--- START OF DOCUMENT SECTION ---

One such example was DD’s last game against KXIP when Irfan returned with figures of 4-0-24-0 and later, scored an unbeaten 19 to help in his team’s successful run-chase. In a free-flowing chat with iplt20.com Irfan Pathan passionately spoke about plying his trade and the innovations that Twenty20 has brought into cricket.
Excerpts from his interview:
How has Twenty20 impacted bowling?
The way people sometimes criticize [and say] that T20 is not cricket, I would like to disagree with them because so much innovation in happening in T20 cricket. The batsmen have started playing reverse-sweep to fast bowlers; switch-hits. Batsmen like Kevin Pietersen hit sixes being a left-hander while people struggle to hit sixes with the right hand. I have seen a humongous six hit by David Warner in Australia with the switch-hit. Obviously then, the bowler has to innovate. That means you require the skill [to play]. Without the skill, you can’t innovate [...]. When you bowl 24 balls, it means that you need to be on the target all the time. [...] In T20, game one over makes a difference.
In the game against KXIP, one over from Parvinvder Awana went for 15 runs [and that made the difference]. Before that, the game was evenly poised. So a bowler has to be on the money and the batsman as well.
Innovation and doing the right things at the right time is very very important. Basically you need to hit your target, [by bowling] yorkers, slower deliveries. I am trying to learn some new slower ones. I bowled a few yesterday, a different type of slower one because the batsmen get used to you as well. The one delivery, people know that if you bowl one slower one batsman knows that; the batsman is going to be ready, so you got to keep thinking. You need to keep adding things to your armoury.
There is so much technology [which helps others figure you out]. We have those tablets on which we keep watching the videos of batsmen and bowlers and get a bit of an idea of what they do. People keep watching you, so you need to get better and better all the time. Doing the basic [things right] is very important. Doing the simple thing is sometimes the best thing, but you need to have the armoury and that little innovation, little slower one, little different, which actually makes you special.

--- END OF DOCUMENT SECTION ---
--- START OF MATERIAL SUPPLIED ---

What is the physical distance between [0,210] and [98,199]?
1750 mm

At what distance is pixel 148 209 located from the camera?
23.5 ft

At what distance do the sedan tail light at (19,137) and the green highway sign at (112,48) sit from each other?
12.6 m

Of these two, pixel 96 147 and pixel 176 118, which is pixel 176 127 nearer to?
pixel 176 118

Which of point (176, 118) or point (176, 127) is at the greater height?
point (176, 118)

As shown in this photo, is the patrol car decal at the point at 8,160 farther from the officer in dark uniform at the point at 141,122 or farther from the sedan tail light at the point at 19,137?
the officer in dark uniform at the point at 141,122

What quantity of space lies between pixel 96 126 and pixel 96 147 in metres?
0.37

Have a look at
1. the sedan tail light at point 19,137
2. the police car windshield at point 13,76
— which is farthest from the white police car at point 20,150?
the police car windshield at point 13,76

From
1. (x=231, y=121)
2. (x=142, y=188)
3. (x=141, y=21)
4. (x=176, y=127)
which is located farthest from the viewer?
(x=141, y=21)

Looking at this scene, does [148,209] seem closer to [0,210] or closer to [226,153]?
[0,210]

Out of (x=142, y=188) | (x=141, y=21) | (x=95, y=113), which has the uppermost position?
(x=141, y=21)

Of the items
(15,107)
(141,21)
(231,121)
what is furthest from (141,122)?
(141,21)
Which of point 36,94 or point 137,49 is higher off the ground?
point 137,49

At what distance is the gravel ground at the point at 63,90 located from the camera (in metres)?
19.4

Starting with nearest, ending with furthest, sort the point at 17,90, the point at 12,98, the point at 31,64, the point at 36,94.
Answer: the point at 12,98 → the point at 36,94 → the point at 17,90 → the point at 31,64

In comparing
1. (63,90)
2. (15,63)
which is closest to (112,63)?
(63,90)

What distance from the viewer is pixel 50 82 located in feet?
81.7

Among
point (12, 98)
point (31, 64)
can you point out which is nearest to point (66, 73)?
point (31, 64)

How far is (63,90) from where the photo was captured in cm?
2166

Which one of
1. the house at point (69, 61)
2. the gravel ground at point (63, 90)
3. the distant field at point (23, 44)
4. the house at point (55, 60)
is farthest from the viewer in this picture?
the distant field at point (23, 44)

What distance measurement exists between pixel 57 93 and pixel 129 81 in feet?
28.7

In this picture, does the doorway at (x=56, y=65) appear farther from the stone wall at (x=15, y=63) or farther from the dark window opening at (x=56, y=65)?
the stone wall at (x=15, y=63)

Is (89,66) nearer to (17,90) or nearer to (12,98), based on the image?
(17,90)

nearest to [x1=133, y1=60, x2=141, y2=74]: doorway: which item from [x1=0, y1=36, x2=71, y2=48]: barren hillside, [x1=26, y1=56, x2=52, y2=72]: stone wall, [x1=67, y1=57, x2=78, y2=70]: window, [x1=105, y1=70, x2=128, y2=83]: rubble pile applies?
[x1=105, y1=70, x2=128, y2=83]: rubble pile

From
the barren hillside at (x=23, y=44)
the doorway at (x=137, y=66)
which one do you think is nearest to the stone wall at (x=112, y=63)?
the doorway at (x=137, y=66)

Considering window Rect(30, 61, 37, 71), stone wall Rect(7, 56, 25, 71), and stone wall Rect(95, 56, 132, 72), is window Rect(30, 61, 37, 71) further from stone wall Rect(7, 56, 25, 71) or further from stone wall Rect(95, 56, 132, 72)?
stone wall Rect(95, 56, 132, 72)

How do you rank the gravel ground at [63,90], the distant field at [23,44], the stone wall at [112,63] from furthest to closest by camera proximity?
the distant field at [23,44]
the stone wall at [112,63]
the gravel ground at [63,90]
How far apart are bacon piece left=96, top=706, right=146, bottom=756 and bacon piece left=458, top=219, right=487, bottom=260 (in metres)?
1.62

--- END OF MATERIAL SUPPLIED ---

JOB 1 | List every cricketer named in the Irfan Pathan interview.
JOB 2 | Do these statements agree with the Irfan Pathan interview? Answer yes or no for each, and quote the words from the interview that decide it. (a) Irfan's figures in DD's last game against KXIP were 4-0-24-0. (b) Irfan agrees with people who say T20 is not cricket. (c) One over from Parvinvder Awana went for 20 runs.
JOB 3 | Carry on the Irfan Pathan interview from its last sentence.
The entries aren't needed for any of this.

WRITTEN REPLY 1 | Irfan Pathan, Kevin Pietersen, David Warner, Parvinvder Awana

WRITTEN REPLY 2 |
(a) Yes: "Irfan returned with figures of 4-0-24-0"
(b) No: "I would like to disagree with them"
(c) No: "one over from Parvinvder Awana went for 15 runs"

WRITTEN REPLY 3 |
[Lasith] Malinga is so successfully in IPL because he is very different. Not everyone can bowl like Malinga because it is different, and therefore, it is very hard to pick. If you have a normal conventional action, you need to keep improving and keep adding something knew [to your bowling]. Even the smallest thing, which helps you keep in the loop, and batsmen will think, “Oh he can bowl some different slower one.” On whether there are specific new deliveries that the pacers are developing
The bowlers are doing quite a few new things. They used just roll the fingers, now we actually [use] over-the-wrist slower one, back-of-the-hand slower one, [and there’s] rolling of the fingers. There are a lot of the things that they try to do. I am trying to do one thing as well, but it might take some time. I am trying to learn a new slower one, which might help me in the long term. But sometimes that [particular] skill and that something new [that] you are trying before you try in the match you need to work even more in the nets. But at the same time, every bowler does something or the other.
The use of the angle, the crease, bluffing the batsman sometimes, changing the field; those sorts of things you have to be doing it. [...] There are a lot of bowlers who try to bowl round-arm if they have high-arm action. There are one or two deliveries, which [we] try to bowl round-arm, just to catch the batsman off-guard. And trying to do something different might take away one run.
While bowling in T20 cricket, getting one run in one ball is like a win for a bowler. [...] I really think that innovation is going to keep happening in T20 cricket because it is a great skill in cricket. [...] [In batting there are] reverse slaps, switch-hits. [It’s] outstanding some of the cricket out there ; hitting straight, hitting over the covers also. But then, switch-hit… who would have thought but things have come in and people like to see it.
On motivating young bowlers after they are taken for runs
Being a senior [...] I have spoken to a lot Umesh [Yadav]; Varun [Aaron] has just started coming in. I [would] tell Varun to just look after [himself] and being fit and do a lot of core work; whatever little before he wasn’t playing [since] he was injured. To Umesh I tell, always aim for bigger things because he can achieve bigger things. I really believe that don’t be satisfied by small things; achieve, aim more and try and achieve at that level. If you are going to aim [at] that level, you are going to keep working harder and harder.
As far as motivating them goes, I keep checking their body language. If I find body language is in trouble that’s when I go and talk to them. Otherwise, I don’t say much because they are also very professional and sometimes leaving them be [is better]. [...] People understand that they are going to go for runs, but at the same time having that positive body language it is very important.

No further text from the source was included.